Manajer Pemasaran Nitour, F. Kohler, punya pengalaman lebih
pahit lagi. Nitour sudah pesan dan bayar panjar sampai Rp 2 juta
dengan tarif US$110. "Sekarang hotel minta pembayaran panjar itu
ditinjau karena devaluasi. Ini kan merugikan kami," kata F.
Kohler.
Cuk Sutoyo dari Hotel Ambarukmo mengakui ada tarif khusus GMT.
Hari biasa tarif US$61, turis GMT dikenakan US$110. "Ini
disetujui PHRI (organisasi perhotelan)," kata Cuk Sutoyo.
Pelayanan yang khusus dan fragmen "Bethara Kala Rahu" merupakan
bonus dari tarif khusus itu.
Akibat tarif hotel yang begitu itu, wajah Kota Cepu menjadi
penuh dengan gubuk bambu. Tunas Indonesia membangun perkampungan
dengan nama "Tunas Bamboo City". Sebanyak 40 gubuk,
masing-masing berukuran 3,60 x 4,90 meter, didirikan untuk
menampung 320 turis. Untuk membangun sarana itu, Tunas
mengeluarkan biaya Rp 12 juta, termasuk membuat sumur pompa
dengan mesin diesel. "Ini proyek rugi. Sumur dan perlengkapannya
akan kami serahkan kepada masyarakat setempat yang memang
kesulitan air minum," kata Nugroho S. Aditomo, dari Tunas
Indonesia.
Bagi masyarakat Ccpu, itu adalah hadiah.
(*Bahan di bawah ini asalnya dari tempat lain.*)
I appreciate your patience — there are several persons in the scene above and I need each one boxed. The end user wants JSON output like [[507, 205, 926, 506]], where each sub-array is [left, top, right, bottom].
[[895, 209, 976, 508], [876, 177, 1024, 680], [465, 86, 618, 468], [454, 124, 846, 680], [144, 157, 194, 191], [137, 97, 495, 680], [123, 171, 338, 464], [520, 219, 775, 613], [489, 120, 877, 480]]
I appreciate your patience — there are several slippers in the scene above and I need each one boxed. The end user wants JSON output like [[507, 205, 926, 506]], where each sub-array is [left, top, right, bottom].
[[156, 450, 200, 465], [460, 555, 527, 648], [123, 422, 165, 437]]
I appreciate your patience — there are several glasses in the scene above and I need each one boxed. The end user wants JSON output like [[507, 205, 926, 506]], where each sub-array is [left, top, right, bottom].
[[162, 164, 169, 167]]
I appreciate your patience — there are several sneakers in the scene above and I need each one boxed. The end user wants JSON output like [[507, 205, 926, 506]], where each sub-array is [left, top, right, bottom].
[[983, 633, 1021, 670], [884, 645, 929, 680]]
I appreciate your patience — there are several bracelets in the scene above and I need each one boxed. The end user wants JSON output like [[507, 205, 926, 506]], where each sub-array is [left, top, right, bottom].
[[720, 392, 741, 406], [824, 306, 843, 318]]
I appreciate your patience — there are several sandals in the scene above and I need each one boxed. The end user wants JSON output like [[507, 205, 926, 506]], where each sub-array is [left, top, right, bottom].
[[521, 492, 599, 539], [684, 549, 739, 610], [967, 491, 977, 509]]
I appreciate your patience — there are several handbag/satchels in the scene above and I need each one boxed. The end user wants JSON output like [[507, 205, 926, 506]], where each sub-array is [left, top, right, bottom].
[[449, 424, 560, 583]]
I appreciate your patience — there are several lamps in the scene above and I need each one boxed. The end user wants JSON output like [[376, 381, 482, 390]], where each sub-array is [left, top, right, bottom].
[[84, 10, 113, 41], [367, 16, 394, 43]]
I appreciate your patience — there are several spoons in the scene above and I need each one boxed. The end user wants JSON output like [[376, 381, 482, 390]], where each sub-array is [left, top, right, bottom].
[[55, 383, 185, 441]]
Persoalan buta atau
tidak jika menatap matahari di saat gerhana, biarlah itu jadi
pertengkaran abadi antara ahli astronomi dengan ahli kesehatan.
Kalau menengadah ke matahari hanya suatu keisengan dan toh tak
menemukan manfaat apa-apa, kenapa harus dilakukan?